Dokumentauszug:
——————————
Am kommenden Dienstag, dem 30. Oktober erscheint bei Chronicle Books ein neuer Prachtband von Autorin und Fandom-Berühmtheit Amy Ratcliffe, der den Titel Star Wars: Women of the Galaxy trägt. Das Konzept: Auf über 200 Seiten stellt die Autorin gemeinsam mit 18 weiblichen und nicht-binären Künstlern, die dafür über 100 neue Bilder geschaffen haben, sage und schreibe 75 weibliche Charaktere aus allen Ecken und Enden des Kanons vor. Ich konnte das Buch bereits vorab lesen und möchte euch heute meine Eindrücke schildern.
Amy Ratcliffe und ihre Redakteure haben für dieses Buch eine wirklich spannende Liste aus Charakteren ausgewählt. Neben den „Großen Drei“ der Frauenwelt aus den Filmen – Padmé, Leia und Rey – sowie den Spin-off-Damen Jyn, Enfys, Val und Qi’ra oder Pflichtcharakteren aus den Animationsserien wie Ahsoka, Sabine oder Hera bietet das Buch auch eigene Einträge für weniger bekannte Figuren und Hintergrundcharaktere wie Mama die Hutt, Aayla Secura, Numa, Oola, Ursa Wren, die Tochter von Mortis, Beru Lars oder Mira Bridger. Das wahre Highlight für mich aber waren die vielen Buch- und Comicfiguren, die es in das Buch geschafft haben – beispielsweise Ciena Ree, Jas Emari, Rae Sloane, Kyrsta Agate, Sana Starros, Chelli Aphra, Trios, Evaan Verlaine, Everi Chalis oder Lina Graf. Auch Iden Versio aus Battlefront sowie Tam Ryvora, Torra Doza und Aunt Z aus Resistance lernt man hierin bereits kennen. Absolut rührend war auch der eigene Eintrag für R2-KT. Tatsächlich gibt es auch Auslassungen zu beklagen – im Romanbereich hätte ich z.B. Greer Sonnell oder Alecia Beck noch spannend gefunden – aber das Buch hat nun mal begrenzen Platz und es ist bereits fantastisch, wie viele noch nie illustrierte Figuren wir hier zu sehen bekommen.
——————————
Datenauszüge:

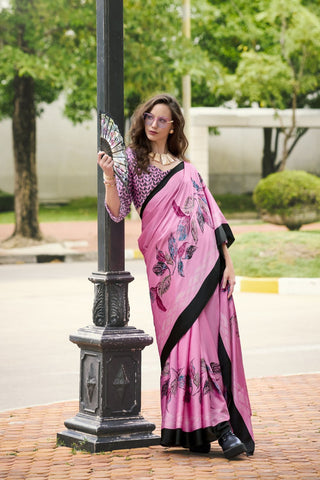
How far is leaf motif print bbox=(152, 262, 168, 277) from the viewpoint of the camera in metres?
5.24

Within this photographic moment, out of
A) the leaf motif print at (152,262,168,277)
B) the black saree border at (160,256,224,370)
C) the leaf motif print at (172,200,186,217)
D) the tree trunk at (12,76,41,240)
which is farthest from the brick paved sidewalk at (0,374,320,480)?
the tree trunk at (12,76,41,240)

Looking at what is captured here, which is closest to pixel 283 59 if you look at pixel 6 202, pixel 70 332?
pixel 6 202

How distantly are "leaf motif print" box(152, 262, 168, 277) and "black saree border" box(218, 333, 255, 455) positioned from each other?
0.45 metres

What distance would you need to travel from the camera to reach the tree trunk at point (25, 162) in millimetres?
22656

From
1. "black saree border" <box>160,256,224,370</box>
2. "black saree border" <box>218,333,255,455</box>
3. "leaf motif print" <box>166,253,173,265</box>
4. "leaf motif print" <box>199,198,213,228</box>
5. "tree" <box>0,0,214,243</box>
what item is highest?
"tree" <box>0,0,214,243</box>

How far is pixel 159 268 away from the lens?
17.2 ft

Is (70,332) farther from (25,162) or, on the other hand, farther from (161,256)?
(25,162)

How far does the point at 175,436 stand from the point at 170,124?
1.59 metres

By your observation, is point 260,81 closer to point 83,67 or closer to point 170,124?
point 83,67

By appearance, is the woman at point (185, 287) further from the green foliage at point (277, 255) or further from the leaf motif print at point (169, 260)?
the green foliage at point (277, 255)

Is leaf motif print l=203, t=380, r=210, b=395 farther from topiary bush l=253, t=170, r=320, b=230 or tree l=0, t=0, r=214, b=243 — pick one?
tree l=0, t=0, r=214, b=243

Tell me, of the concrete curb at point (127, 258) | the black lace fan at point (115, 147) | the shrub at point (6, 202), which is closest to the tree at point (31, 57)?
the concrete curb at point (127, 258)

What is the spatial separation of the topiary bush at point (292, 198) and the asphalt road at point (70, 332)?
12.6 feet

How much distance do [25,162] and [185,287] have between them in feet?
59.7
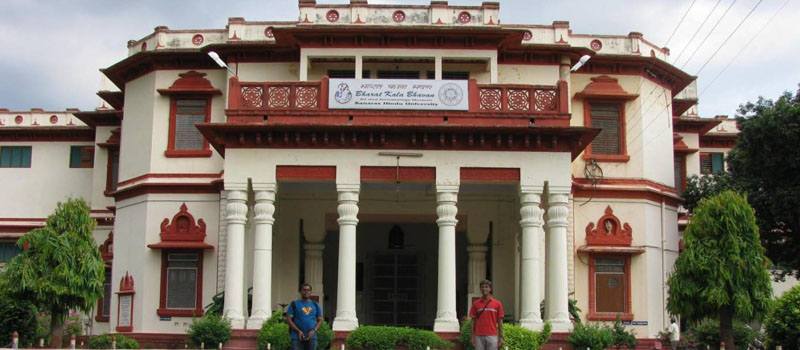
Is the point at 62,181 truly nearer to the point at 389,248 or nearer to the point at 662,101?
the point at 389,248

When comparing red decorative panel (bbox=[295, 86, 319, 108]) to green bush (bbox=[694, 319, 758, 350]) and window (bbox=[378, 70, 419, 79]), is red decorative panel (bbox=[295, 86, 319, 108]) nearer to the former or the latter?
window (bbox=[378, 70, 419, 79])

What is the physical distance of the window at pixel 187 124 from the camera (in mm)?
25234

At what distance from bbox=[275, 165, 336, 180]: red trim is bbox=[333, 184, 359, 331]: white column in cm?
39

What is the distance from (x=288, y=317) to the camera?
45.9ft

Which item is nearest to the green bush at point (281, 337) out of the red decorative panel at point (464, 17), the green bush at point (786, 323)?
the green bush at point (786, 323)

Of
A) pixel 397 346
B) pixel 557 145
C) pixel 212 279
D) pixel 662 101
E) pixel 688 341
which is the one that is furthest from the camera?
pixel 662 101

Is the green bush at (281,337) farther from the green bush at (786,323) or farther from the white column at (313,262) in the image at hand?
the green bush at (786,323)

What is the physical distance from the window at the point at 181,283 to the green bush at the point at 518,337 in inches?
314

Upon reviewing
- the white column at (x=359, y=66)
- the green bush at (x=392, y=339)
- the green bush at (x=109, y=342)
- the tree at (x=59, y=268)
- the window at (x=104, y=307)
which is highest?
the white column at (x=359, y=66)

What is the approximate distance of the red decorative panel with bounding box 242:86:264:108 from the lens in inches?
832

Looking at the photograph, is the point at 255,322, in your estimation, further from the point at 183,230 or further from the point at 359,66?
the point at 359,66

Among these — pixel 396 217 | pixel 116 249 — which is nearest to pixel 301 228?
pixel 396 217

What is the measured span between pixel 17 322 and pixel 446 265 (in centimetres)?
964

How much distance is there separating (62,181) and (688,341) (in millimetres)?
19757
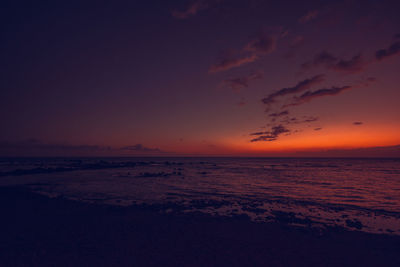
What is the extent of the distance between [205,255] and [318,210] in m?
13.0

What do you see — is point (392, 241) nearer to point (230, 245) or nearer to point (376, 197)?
——————————
Aufgaben:
1. Wie viele weibliche Charaktere stellt das Buch laut dem Dokumentauszug über Star Wars: Women of the Galaxy vor?
2. Führe den Dokumentauszug über das Buch Star Wars: Women of the Galaxy nach seinem letzten Satz fort.
Die Einträge spielen hierfür keine Rolle.

Antworten:
1. Das Buch stellt 75 weibliche Charaktere vor.

2.
Dennoch hätte ich an dieser Stelle bereits eine kleine Kritik. Amy Ratcliffes Text ist aus der Perspektive unserer Welt geschrieben, denn sie bietet in ihren Einträgen auch oft Zitate der Autoren, Schauspielerinnen und Produzenten der Saga. Daher erschließt sich mir nicht ganz, warum man nicht – zumindest auf einer Art Übersichtsseite oder mit 2-3 mit dem entsprechenden Goldbanner markierten Seiten am Ende des Buchs – auch Legends-Figuren wie Mara Jade, Jaina Solo oder Ysanne Isard eingebaut hat. Diese inspirieren Fans aller Geschlechter sowie Cosplayer genauso sehr wie Padmé, Leia, Jyn oder Aayla und sind wichtiger Teil des Erbes der Saga. Selbst wenn man sagt, dass der Fokus des Buchs auf dem Kanon liegt – was ich auch verstehen kann – dann wäre es nett gewesen, in Einträgen zu Figuren wie Asajj und Aayla stärker zu betonen, dass sie ursprünglich aus Legends-Werken wie der alten Clone Wars-Mikroserie oder den Republic-Comics stammen, aber so beliebt waren, dass sie für neuere Werke übernommen wurden. Gerade bei Asajj Ventress wurde so getan, als wäre sie erst für The Clone Wars entwickelt worden, was mir doch etwas sauer aufstieß.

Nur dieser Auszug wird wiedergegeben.